Türkiye’yi dinliyorum

Türkiye’yi dinliyorum gözlerim kapalı!
Ta uzaklardan bir tren sesi, ardından bir korna…
Ve bir vapur yanaşıyor iskeleye, adeta bir barajın önü açılır gibi
İnsan seli boşalıyor.
Tarihin derinliklerinde kılıç şakırtıları…
İlayı kelimetullah uğruna giden akıncılar bir daha yurda dönmüyor…
Osmanlıdan arta kalan bir parça ve bu parçaya maya çalan Bediüzzaman'ı görüyorum.
Derken iğnenin deliğinden geçirilen bir neslin uyuşukluğuna bulaşıyorum...
Ve gece yarısı Türkiye radyolarında iliklerimizi donduran bir anons: “Türk Silahlı kuvvetleri ülke idaresine el koydu.”
Yarın sokağa çıkma yasağı var.
Türkiye’yi dinliyorum gözlerim kapalı.
*                                            *                     *
Ruhumda bir med- ceziri yaşıyorum.
Kürt açılımı mı yoksa demokrasi açılımı mı?
Yıllar yılı Nobel edebiyat ödülüne namzet oluyorum.
Danimarka'ya boykot düzenlerken Fransa’yı da ekliyorum.
Adeta bütün dünyaya düşman kesiliyorum.
Zorlu bir yıla hazırlanırken, Suriye ile vize anlaşmasına irkiliyorum.
Yok, yok şaşırıyorum. Belki de hala inanmıyorum.
"PKK militanları dağdan iniyor" sedasına "dut yemiş bülbül" kesiliyorum.
Bir mayın patlıyor dağların eteklerinde… Ta uzaklarda vaveylalar kopuyor.
Bir “Ceylan” vuruluyor. Bir ana son kez ağlıyor.
Ve bir başbakan meclise sesleniyor: “Sizin hiç çocuğunuz öldürüldü mü?”
İçim ürperiyor gözlerimdeki yaşı gizliyorum.

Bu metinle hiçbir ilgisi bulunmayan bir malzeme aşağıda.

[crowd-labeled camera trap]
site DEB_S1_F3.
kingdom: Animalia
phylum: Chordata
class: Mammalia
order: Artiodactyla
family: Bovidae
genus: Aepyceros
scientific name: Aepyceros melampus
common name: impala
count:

Gözlerim kapalı Türkiye’yi dinliyorum.
*                                       *                           *
Medeniyetleri toplumsal gelişmeler meydana getirir.
Bireysel erdemlilikler topluma yansıdığı ölçüde de medeniyetler kaim olur.
Anadolu tarihe “analık” ettiği sürece insanlık topyekûn kerametlere nail olabilir.
Yoksa Bediüzzaman; “Mekke’de de olsaydım yine Türkiye’ye gelirdim” demezdi.
Yıkılmışlıklar içindi bir medeniyetin yeniden kuruluşuna şahit oluyorum adeta.
Türkiye’yi dinliyorum ki Dersim'de buluyorum kendimi.
Onur Öymen’e belli belirsiz protestolar canlanıyor.
Diyarbakır hapishanesi kabir azabına eşdeğer bir işkence yumağı olduğu söyleniyor.
“Bu kalp seni unutur mu?” şarkısı kulaklarımızda çınlanıyor.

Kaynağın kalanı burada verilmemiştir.